> [Required action 1] In the post on AlexaTM 20B, what is it called when the model performs well with no training data at all, given only an explanation of what should be predicted?
> [Required action 2] Could you pick up the post on AlexaTM 20B after its final sentence and keep writing it?

> [Excerpt to read]
:::::

Today, we announce the public availability of Amazon’s state-of-the-art Alexa Teacher Model with 20 billion parameters (AlexaTM 20B) through Amazon SageMaker JumpStart, SageMaker’s machine learning hub. AlexaTM 20B is a multilingual large-scale sequence-to-sequence (seq2seq) language model developed by Amazon. You can use AlexaTM 20B for a wide range of industry use-cases, from summarizing financial reports to question answering for customer service chatbots. It can be applied even when there are only a few available training examples, or even none at all. AlexaTM 20B outperforms a 175 billion GPT-3 model on zero-shot learning tasks such as SuperGLUE and shows state-of-the-art performance for multilingual zero-shot tasks such as XNLI.
In this post, we provide an overview of how to deploy and run inference with the AlexaTM 20B model programmatically through JumpStart APIs, available in the SageMaker Python SDK. We exemplify how you can use this model to translate between multiple languages, summarize long-form text, answer questions based on a given context and generate text that appears indistinguishable from human-written text.
AlexaTM 20B and in-context learning
The Alexa Teacher Model (AlexaTM) program by Amazon Alexa AI is designed to build large-scale, multilingual deep learning models (primarily Transformer-based), aiming to improve generalization and handling data scarcity for downstream tasks. With large-scale pre-training, teacher models can generalize well to learn new tasks from sparse data and help developers improve performance on downstream tasks. AlexaTM 20B has shown competitive performance on common natural language processing (NLP) benchmarks and tasks, such as machine translation, data generation and summarization.
Using foundation models such as AlexaTM 20B reduces the need for expensive model pre-training and provides a state-of-the-art starting point to develop task models with less effort and less task-specific training data. One of the key abilities of foundation models is that we can teach a model to perform new tasks such as question and answering in different languages, with very small amounts of input examples and no fine-tuning or gradient updates required. This is known as in-context learning. With only a few examples of a new task provided as context for inference, the AlexaTM 20B model can transfer knowledge from what has been learned during large-scale pre-training, even across languages. This is called few-shot learning. In some cases, the model can perform well without any training data at all, with only an explanation of what should be predicted. This is called zero-shot learning. For example, let’s say we are using AlexaTM 20B for one-shot natural language generation. The input passed to the model is the training example in the form of attribute-value pairs, along with its corresponding output text narrative. The test example is then appended to form the full input prompt, as shown in the following figure.
To learn more about the model, check out 20B-parameter Alexa model sets new marks in few-shot learning or the original paper.
Use of AlexaTM 20B is made available for non-commercial use and is covered under the Alexa Teacher Model License agreement.
Solution overview
The following sections provide a step-by-step demo on how to deploy the model, run inference, and do in-context-learning to solve few-shot learning tasks.
Note that the following section contains code snippets; the full code with all the steps in this demo is available in the accompanying notebook: In-context-learning with AlexaTM 20B in SageMaker JumpStart.

:::::

> [Data shown]
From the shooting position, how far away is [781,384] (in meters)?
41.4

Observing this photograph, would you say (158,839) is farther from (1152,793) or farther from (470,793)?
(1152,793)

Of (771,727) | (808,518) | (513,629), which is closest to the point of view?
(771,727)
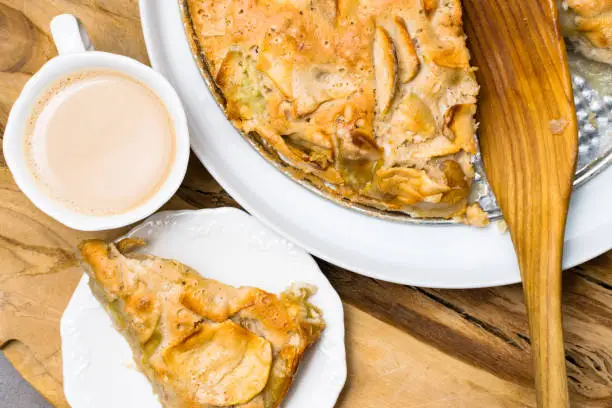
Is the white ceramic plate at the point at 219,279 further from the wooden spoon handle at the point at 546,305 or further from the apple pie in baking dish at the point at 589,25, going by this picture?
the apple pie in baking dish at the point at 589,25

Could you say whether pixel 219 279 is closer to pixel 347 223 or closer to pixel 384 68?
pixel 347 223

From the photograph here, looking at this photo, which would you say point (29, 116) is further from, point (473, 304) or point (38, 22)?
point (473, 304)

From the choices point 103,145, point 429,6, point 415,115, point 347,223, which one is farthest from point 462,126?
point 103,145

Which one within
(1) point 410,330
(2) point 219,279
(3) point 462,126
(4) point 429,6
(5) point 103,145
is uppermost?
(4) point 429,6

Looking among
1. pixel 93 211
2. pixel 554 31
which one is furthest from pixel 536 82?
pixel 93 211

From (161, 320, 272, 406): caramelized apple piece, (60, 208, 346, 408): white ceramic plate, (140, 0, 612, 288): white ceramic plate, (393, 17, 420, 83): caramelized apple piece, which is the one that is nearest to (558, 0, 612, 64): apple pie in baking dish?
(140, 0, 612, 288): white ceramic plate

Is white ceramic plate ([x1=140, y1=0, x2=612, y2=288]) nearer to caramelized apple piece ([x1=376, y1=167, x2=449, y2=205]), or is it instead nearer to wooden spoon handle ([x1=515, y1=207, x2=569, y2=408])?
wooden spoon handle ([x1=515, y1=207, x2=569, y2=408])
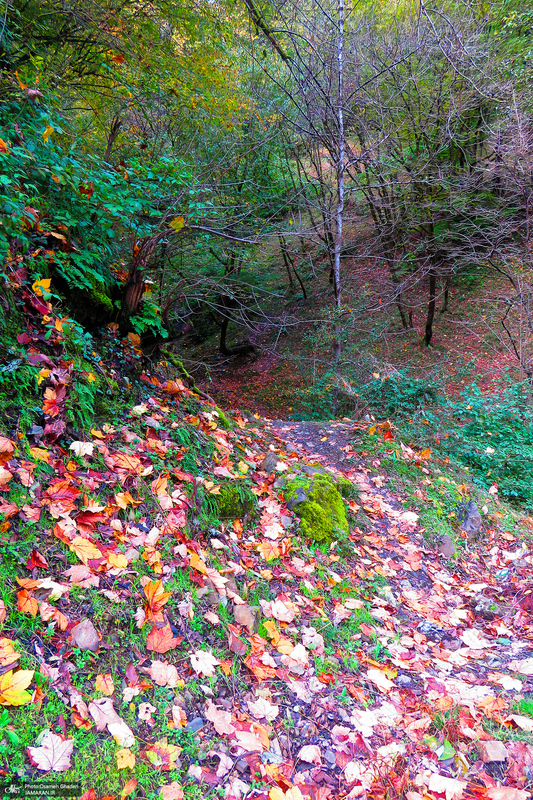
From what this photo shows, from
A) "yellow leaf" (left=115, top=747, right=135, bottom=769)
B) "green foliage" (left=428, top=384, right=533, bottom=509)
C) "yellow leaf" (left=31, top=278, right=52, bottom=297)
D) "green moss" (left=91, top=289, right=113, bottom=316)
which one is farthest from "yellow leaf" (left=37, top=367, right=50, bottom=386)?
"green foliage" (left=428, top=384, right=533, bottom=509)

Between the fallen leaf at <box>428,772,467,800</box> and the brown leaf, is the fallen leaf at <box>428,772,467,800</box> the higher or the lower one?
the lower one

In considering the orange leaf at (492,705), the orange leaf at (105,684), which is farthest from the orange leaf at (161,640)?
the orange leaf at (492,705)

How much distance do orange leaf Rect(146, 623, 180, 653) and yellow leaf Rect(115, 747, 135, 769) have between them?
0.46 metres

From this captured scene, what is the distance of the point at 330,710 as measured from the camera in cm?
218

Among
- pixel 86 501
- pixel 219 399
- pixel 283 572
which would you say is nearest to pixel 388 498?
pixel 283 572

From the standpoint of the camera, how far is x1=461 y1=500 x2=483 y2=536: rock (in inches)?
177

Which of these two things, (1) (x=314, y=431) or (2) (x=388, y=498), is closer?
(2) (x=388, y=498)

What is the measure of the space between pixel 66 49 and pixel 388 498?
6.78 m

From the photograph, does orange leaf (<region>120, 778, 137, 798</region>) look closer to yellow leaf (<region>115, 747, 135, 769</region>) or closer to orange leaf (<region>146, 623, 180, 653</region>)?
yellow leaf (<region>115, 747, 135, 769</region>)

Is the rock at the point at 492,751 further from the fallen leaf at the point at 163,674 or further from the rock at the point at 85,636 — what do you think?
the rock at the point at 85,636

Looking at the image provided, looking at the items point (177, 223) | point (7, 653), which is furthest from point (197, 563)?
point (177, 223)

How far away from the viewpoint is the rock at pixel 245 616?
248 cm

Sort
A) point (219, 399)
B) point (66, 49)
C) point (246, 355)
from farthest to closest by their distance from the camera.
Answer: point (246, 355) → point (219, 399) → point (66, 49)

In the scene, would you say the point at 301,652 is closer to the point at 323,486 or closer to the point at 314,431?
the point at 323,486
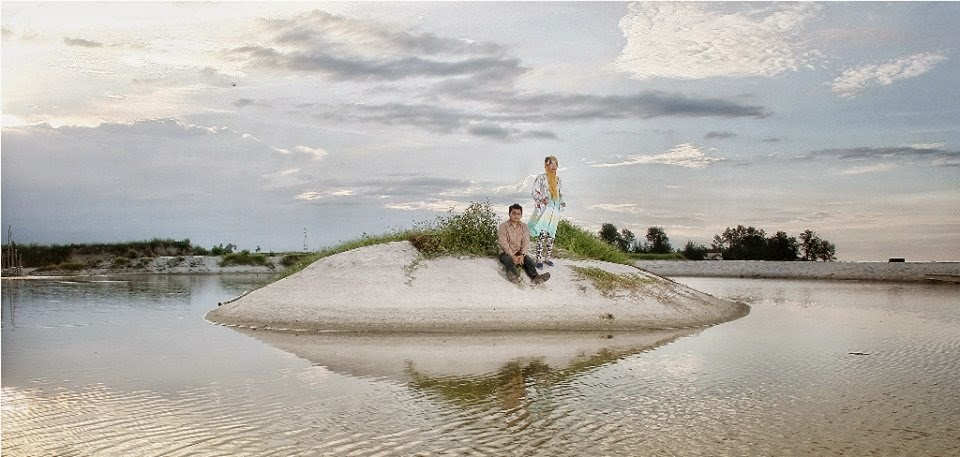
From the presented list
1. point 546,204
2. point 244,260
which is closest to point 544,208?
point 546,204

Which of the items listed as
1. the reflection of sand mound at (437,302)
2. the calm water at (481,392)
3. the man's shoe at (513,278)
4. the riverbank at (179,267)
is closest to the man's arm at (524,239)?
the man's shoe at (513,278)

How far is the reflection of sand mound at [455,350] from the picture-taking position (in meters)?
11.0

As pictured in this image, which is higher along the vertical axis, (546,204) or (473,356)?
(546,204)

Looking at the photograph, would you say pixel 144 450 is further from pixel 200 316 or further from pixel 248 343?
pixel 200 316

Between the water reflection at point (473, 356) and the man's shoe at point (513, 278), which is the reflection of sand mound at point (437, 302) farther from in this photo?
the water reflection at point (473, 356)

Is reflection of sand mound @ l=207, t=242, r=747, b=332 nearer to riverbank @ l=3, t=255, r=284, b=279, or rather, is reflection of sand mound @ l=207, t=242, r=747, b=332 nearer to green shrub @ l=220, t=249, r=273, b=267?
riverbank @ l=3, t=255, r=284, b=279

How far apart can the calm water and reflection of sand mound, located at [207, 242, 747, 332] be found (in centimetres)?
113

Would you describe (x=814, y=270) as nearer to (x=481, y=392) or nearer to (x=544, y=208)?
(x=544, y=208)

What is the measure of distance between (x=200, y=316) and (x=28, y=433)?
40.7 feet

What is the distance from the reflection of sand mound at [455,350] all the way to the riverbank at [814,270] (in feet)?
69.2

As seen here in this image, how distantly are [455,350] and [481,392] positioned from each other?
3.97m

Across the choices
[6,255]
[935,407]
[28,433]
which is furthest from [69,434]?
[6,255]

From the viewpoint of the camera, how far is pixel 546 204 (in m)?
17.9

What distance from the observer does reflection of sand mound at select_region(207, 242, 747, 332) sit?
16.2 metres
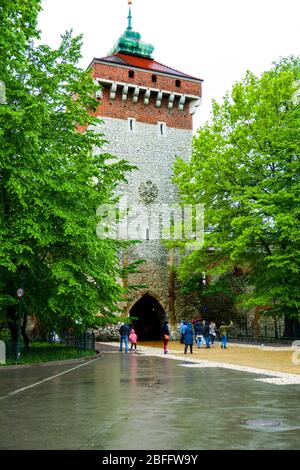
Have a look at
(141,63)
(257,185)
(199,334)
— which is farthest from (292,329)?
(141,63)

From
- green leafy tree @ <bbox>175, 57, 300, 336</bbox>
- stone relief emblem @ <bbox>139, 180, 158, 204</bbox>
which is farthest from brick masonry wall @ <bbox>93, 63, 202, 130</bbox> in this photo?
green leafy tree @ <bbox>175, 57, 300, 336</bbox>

:::::

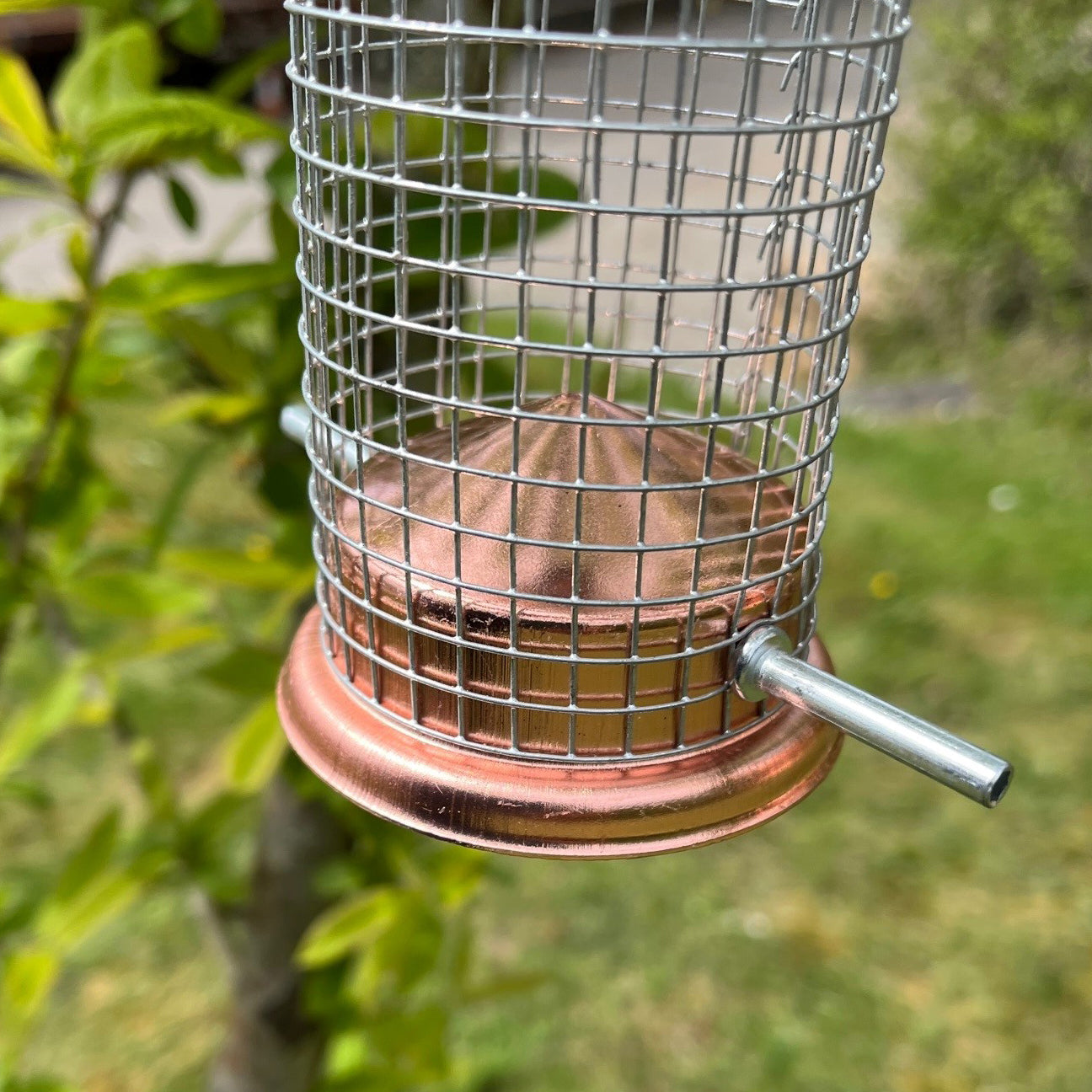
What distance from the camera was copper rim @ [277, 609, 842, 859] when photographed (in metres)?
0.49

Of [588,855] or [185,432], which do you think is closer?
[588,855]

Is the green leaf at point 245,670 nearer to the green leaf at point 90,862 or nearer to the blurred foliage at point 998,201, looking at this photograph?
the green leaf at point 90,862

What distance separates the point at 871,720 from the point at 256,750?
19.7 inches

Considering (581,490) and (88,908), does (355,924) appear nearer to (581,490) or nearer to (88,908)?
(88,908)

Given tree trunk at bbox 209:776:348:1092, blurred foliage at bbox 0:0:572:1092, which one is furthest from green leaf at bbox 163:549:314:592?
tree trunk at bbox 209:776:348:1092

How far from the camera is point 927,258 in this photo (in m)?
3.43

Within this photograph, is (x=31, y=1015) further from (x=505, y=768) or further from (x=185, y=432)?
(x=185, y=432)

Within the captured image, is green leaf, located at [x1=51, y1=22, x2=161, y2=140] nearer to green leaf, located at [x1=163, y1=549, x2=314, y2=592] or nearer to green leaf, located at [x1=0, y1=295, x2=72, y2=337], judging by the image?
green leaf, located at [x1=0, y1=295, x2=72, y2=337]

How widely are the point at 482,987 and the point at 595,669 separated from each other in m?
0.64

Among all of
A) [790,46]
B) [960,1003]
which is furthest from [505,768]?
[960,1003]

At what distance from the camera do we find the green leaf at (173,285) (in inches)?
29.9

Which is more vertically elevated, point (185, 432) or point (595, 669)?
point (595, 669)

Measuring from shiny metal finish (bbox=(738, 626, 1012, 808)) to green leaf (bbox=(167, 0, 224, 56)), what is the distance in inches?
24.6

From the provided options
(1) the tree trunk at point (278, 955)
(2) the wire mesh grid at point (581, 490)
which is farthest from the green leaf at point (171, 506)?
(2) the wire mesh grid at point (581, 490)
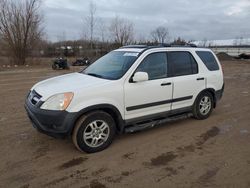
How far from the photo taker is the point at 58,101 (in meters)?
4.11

:::::

> [Response box 1] Zero-shot learning.

> [Response box 2]
Deploy the model
To use a large language model in SageMaker, you need an inferencing script specific for the model, which includes steps like model loading, parallelization and more. You also need to create end-to-end tests for scripts, model and the desired instance types to validate that all three can work together. JumpStart removes this effort by providing ready-to-use scripts that have been robustly tested.
SageMaker gives you the ability to run Docker containers extensively for training and inferencing. JumpStart uses these available framework-specific SageMaker Deep Learning Containers (DLCs). We start by fetching the optimized DLC (deploy_image_uri) using the model_id. Then we fetch the model_uri containing the model parameters, along with inference handling scripts and any associated dependencies. Next, we create a model instance in SageMaker and deploy it to a real-time endpoint. See the following code:
Deploying AlexaTM 20B requires a GPU-backed instance with at least 50 GB of CPU memory and at least 42 GB of GPU memory. SageMaker provides many such instances that support real-time inference. We tested this solution on three instances: ml.g4dn.12xlarge, ml.p3.8xlarge, ml.p3.16xlarge. See the following code:
Next, we deploy the model to a SageMaker real-time endpoint:
AlexaTM 20B requires 40 GB of disk space in the inference container. An ml.g4dn.12xlarge instance fulfills this requirement. For instance types ml.p3.8xlarge and ml.p3.16xlarge, we attach an Amazon Elastic Block Store (Amazon EBS) volume to handle the large model size. Therefore, we set volume_size = None when deploying on ml.g4dn.12xlarge and volume_size=256 when deploying on ml.p3.8xlarge or ml.p3.16xlarge.
Deploying the model may take up to 10 minutes. After the model is deployed, we can get predictions from it in real time!
Run inference
AlexaTM 20B is a text generation model which, given a partial sequence (a sentence or piece of text), generates the next set of words. The following code snippet gives you a glimpse of how to query the endpoint we deployed and parse the outputs for auto-completion task. To send requests to a deployed model, we use a JSON dictionary encoded in UTF-8 format. The endpoint response is a JSON object containing a list of generated texts.
Next, we query the endpoint and parse the response on a sample input text:
AlexaTM 20B currently supports 10 text generation parameters during inference: max_length, num_return_sequences, num_beams, no_repeat_ngram_size, temperature, early_stopping, do_sample, top_k, top_p, and seed. For detailed information on valid values for each parameter and their impact on the output, see the accompanying notebook: In-context-learning with AlexaTM 20B in SageMaker JumpStart.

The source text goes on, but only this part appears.